But it has long been clear, and recently become even clearer, that republicans will contrive to take offence at anything unionists say that has the remotest sharp edge or even a hint of big political demand. Short of rolling over and cravenly showing ‘respect’ at every Sinn Fein demand for such, a cry of discrimination will go out.
Meanwhile the party can behave almost as it pleases, but face minimal heat – seemingly because of the default assumption that unionists are nasty.
For weeks Sinn Fein has persisted with its demand that Arlene Foster step aside and yet the demand is debated on their terms, ie: ‘why is Mrs Foster not standing aside?’ Mrs Foster’s blunt comment on Thursday night came after she was asked, “what was unreasonable about Sinn Fein’s demand [that she step aside]?”
It is true that reporters also ask Sinn Fein why they think they can make such a demand, but that does not mean the overall response to their conduct is balanced. If it was, then the DUP would be able to issue equivalent demands. But if a unionist party refused to share power with a specific Sinn Fein leader there would be uproar, which is why unionists never even tried to veto sharing power when republicans at Stormont were led by a major terrorist leader.
Again and again Sinn Fein behaves in ways that would be forbidden for unionists.
Michelle O’Neill stormed out of a meeting with James Brokenshire dismissing his ‘waffle. waffle, waffle’. If Mrs Foster had done the same with the Irish Foreign Minister Charlie Flanagan it would be interpreted as the ultimate sign of unionist arrogance and bigotry and there would be international calls for her to go.
The ‘Blonde’ row was an example of the ceaseless hunt for proof of unionist prejudice. Mrs Foster’s use of the word blonde when asked on the spot to summarise Ms O’Neill with a single word was a blunder, yet she immediately compensated for it by speaking warmly about the attractiveness of Sinn Fein’s northern leader.
That too has become a ludicrous controversy.

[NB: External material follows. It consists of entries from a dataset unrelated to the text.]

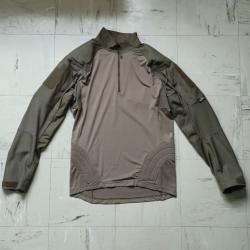 Ufpro Striker XT Gen.3 Brown 2XL (correspond &agrave; du L)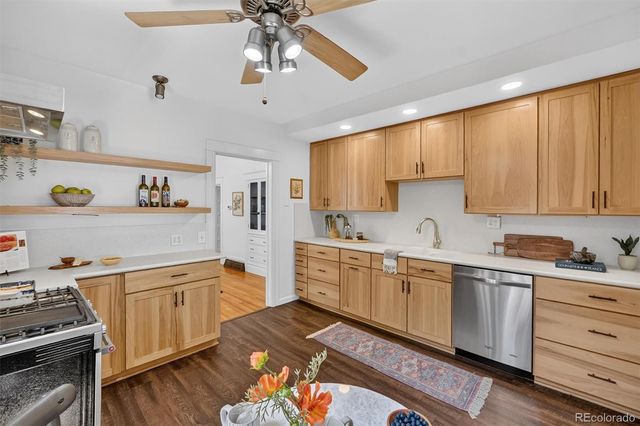 4044 Shoshone Street, Denver, CO 80211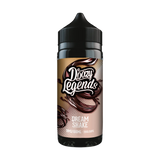 Dream Shake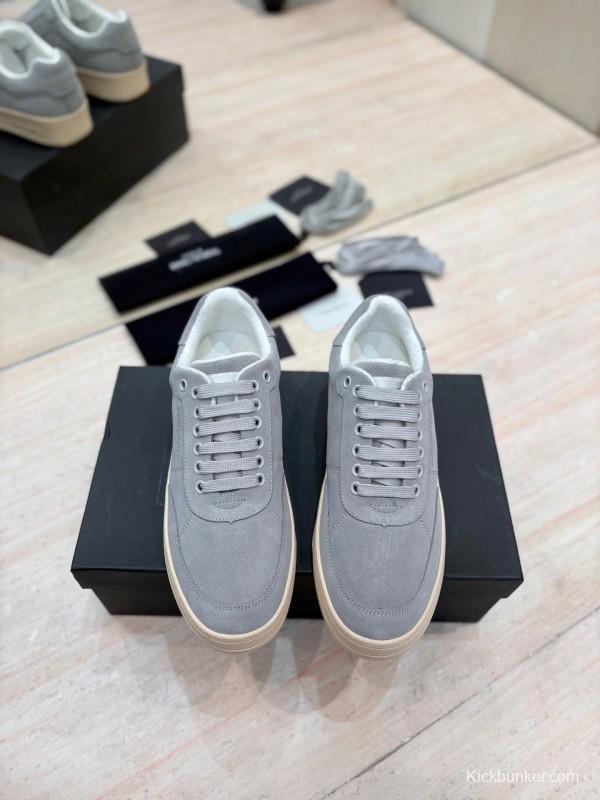 SAINT LAURENT SL61 Casual Series - AS00330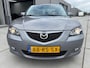 Mazda 3 1.6 Executive zomeenemen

As did her reference to crocodiles, which in the full quote was a reference to the insatiable demands of republicans, not Irish speakers.

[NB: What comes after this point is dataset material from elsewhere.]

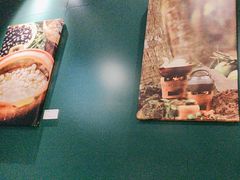 -烹然四季椰子鸡火锅(姚家园万象汇店)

This is patently true. Be clear that if a ‘minimal’ Irish language Act is agreed, in a decade there will be a demand for a more aggressive one, and if that is denied (which it must be) there will be fresh crisis and pressure on unionists to compromise.
Finally yesterday on The View, Mrs Foster stood up to some of this nonsense with her reaction.
I mentioned on radio my sense that Sinn Fein’s triumphalist conduct since March 2 was a risky strategy.
It is accepted wisdom that Mrs Foster drove nationalists to the polls. We will see next month whether unionists have been driven to the polls.
If unionism is not motivated after recent developments then it is fair to say unionism is in deep trouble.
If however unionists hold most of their seats and if Theresa May returns to government with a large majority, then it is safe to assume that there will be broad agreement between London and unionists that there the destabilising wing of Sinn Fein is not going to get any reward for its tactics.
I say ‘wing’ because I do not doubt there Sinn Fein folk like the late Martin McGuinness and Daithi McKay, who was on Nolan yesterday (but is no longer in the party), who are willing to make Stormont work.
It is hardly a surprise that there is another element, that wants Stormont to fail. Passionately wanting an Irish Republic is obviously an entirely legitimate project.
But only 28% of voters here back Sinn Fein,and even if that rises to 30% there will still be 70% of voters who are not republican. The former should not be allowed to dictate what happens here.